Cuenta la historia que hubo una vez un monje que al beber las burbujas de ese vino tan especial cuyo secreto acababa de descubrir, y que le hacía unas deliciosas cosquillas en la nariz, llamó corriendo a sus cofrades y les dijo que vinieran con él a beber las estrellas. Al cabo del tiempo, una vez perdida la inocencia de las metáforas primigenias, nos rebajaríamos a llamar a ese tan sublime vino de las estrellas recurriendo a denominaciones tan pedestres como champaña, cava y espumante.
Cuenta también la historia que hubo otro que, tras probar el aguardiente de pera que acababa de destilar se quedó pensativo mientras el fortísimo licor seguía quemándole el paladar. Luego, dejó con cuidado el vaso sobre la tosca mesa en la que estaba el alambique. Miró a sus acólitos que, en silencio, esperaban el veredicto. Hermanos, parece que les dijo, acabo de beber la primavera.
Son éstas unas historias de borrachines, tal vez empedernidos, pero no por ello menos simpáticos, que han llegado hasta nosotros gracias a la tradición oral. Son muchas más las historias alcohólicas que conocemos por haberlas leído en cualquier parte. Unas son tan entrañables como las que acabamos de recordar. Otras, por el contrario, son relatos terribles de lo que el alcohol puede llegar a provocar en las personas.
Así, entre las primeras, podríamos recordar, por ejemplo, la historia que nos regala Philippe Delerm, ese estupendo narrador con muchos rasgos de pequeño filósofo, en el sentido azoriniano del término, que es El primer sorbo de cerveza y otros placeres diminutos. Es también el caso de un libro extraño, quizás ya imposible de encontrar, salvo quizás en la versión árabe, si es que los fanáticos no han quemado todavía todos los ejemplares, que lleva el magnífico título de Periplo a través de los bares del Mediterráneo, escrito en los años treinta del pasado siglo por el tunecino Ali Douagi.

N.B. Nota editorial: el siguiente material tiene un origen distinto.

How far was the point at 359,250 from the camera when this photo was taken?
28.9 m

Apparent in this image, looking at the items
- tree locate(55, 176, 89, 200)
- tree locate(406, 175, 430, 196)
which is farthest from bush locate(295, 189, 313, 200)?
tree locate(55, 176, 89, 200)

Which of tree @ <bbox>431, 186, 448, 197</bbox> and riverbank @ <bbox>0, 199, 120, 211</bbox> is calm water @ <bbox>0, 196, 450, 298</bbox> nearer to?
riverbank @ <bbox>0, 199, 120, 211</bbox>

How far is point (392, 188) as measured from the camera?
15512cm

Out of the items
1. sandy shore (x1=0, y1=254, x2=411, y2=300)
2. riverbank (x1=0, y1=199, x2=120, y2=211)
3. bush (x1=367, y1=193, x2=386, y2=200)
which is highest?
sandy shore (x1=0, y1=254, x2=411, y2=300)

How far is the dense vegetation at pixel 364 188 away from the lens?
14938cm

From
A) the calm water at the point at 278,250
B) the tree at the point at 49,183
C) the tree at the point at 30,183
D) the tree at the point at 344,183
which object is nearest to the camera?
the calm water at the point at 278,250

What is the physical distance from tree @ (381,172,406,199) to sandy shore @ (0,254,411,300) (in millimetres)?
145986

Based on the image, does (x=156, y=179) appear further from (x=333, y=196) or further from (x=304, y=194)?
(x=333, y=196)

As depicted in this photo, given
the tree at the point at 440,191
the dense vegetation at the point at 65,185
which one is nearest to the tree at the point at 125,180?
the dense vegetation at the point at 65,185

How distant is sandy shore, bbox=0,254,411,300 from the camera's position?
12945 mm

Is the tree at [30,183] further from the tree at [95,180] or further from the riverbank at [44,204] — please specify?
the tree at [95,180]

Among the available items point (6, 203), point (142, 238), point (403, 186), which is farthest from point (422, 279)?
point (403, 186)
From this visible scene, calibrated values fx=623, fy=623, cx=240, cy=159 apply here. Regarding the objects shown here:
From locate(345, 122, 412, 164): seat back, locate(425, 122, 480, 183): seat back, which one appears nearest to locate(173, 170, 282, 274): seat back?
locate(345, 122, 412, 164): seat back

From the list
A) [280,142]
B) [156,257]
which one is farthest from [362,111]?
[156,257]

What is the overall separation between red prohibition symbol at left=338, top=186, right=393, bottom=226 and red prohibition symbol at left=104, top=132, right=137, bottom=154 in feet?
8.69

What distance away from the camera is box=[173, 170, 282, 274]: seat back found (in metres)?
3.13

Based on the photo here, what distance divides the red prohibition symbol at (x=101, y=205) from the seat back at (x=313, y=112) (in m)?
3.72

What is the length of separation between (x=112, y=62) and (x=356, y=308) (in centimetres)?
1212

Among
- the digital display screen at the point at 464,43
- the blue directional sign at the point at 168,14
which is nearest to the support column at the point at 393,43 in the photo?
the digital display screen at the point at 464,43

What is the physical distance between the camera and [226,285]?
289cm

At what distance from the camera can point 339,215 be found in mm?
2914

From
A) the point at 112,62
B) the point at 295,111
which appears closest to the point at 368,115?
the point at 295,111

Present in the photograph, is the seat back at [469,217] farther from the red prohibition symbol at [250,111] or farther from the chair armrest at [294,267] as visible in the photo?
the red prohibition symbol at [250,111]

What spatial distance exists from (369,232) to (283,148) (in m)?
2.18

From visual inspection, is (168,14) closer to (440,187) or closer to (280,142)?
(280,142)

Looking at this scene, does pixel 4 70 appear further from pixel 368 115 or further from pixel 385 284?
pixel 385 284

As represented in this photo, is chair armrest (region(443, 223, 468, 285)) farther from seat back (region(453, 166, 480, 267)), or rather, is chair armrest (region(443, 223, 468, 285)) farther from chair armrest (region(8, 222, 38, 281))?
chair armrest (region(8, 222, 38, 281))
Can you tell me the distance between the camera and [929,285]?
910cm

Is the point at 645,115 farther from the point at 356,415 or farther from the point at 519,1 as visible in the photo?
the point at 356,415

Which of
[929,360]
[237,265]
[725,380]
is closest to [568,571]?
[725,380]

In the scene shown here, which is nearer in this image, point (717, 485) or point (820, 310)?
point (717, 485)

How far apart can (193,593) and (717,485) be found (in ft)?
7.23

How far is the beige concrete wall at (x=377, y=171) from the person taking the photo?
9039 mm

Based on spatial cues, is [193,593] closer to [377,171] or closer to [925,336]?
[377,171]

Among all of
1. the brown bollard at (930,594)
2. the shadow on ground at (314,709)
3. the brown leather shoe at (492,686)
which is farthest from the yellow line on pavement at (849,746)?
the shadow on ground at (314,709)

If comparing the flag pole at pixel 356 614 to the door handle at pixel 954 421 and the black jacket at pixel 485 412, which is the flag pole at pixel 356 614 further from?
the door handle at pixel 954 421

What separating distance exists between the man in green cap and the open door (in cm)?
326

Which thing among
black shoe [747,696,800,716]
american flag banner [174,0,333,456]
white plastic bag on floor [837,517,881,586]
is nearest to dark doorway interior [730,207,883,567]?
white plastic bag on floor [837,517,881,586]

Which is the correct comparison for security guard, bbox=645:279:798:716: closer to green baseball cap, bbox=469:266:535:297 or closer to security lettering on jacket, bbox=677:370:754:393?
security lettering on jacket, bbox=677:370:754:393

En la segunda categoría de historias existen cientos de ejemplos que podrían traerse a colación. Uno de ellos es la novela A esmorga, del gallego Eduardo Blanco Amor, que ha alcanzado recientemente una mayor y merecida difusión, aunque sea gracias a la versión cinematográfica estrenada hace pocas fechas.
Otra que merece ser citada es La leyenda del santo bebedor, de Joseph Roth, publicada en 1939 y que muchos consideran como una especie de testamento, no ya literario sino vital, de este excelente narrador refugiado en París, perdido en una agonía que acabó con el delirium tremens. Su funeral fue quizás el último que reunió fraternalmente a todos los que creían en una Europa que ya agonizaba. Écrivain autrichien mort à Paris, es el epitafio que alguno de ellos eligió para la tumba del santo bebedor.